This guy really seems to know what he's talking about:
http://ugdsbpd.blogspot.ca/2013/11/working-cloud-with-mobile-edtech.html
Working The Cloud With Mobile Edtech
$99 for an android tablet? Yes, yes it is. |
I got a couple of android tablets for the department... $99 each at Factory Direct! You could pick up a class set of twenty-four of these for about $2500, or about the cost of a single Macbook Pro... crazy.
What could you do with them? Well, my grade 9 intro to computers class are doing a review of information technology. We're using wikispaces.com to build shared notes for review. What's so good about shared notes? You can't trust them, so instead of reading something and blindly accepting it, students are reading it critically because their peer might have done it wrong; a much better review process.
wikispace live assessment/engagement tool |
If you get a wikispace up and running check out the assessment button in the top right corner - it shows you a live feed of student activity on the wiki. I threw this on the projector and it turned into a race to see who could get the most material down (the engagement graph updates every ten seconds or so, so it's almost live).

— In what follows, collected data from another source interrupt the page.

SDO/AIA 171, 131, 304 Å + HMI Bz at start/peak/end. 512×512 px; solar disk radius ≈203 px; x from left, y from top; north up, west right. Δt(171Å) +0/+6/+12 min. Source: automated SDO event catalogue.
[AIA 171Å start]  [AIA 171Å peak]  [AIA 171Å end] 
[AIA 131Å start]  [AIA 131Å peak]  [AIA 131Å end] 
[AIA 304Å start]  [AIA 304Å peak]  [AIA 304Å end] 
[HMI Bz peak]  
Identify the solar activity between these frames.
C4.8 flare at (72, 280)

I set up the tablets with their own gmail and then linked a dropboxaccount to it. As students take pictures and make video using the tablet it is automatically shared to the dropbox account, so they can pull the media out of the cloud and include it in their wiki-pages easily. Automating this process is fairly easy, and means that only seconds after taking a photo with the tablet, students are able to easily access it online for use.
Every android tablet I get now can be signed in to that single gmail address and then auto-linked to a shared dropbox account. Any media generated from the tablets is immediately available online.
The rules for the wiki were specific: all notes had to be in your own words. Students got acknowledged for:
- media: using original photos and video to explain their focus
- media: using the snip tool in Windows 7 to snip screen shots of various parts of our etext
- content: explaining their focus in their own words
- links: to other material online that support understanding of their focus (all links had to include an explanation of the site and why it was useful.
The benefits are many. Students get to use a new device and recognize its uses in a learning context - this often led to more effective use of their own devices. A number of them have since set up their own dropbox backups on their own devices. Because media is easy to create and access students are able to focus on the material at hand instead of worrying about their spelling and grammar in a google doc.
Being open Android tablets, the apps available are many, and I've only begun to scratch the surface of what they could do. Next semester in introduction to coding I'm thinking we'll use them to run the flash games we design and build.
All told this set up uses three cloud services (ugcloud, wikispaces and dropbox) and some open, accessible and shockingly cheap mobile tablets to offer students a media rich way to tackle note taking. If we can set up a fluid, information sharing environment like this now, imagine where we'll be in five years.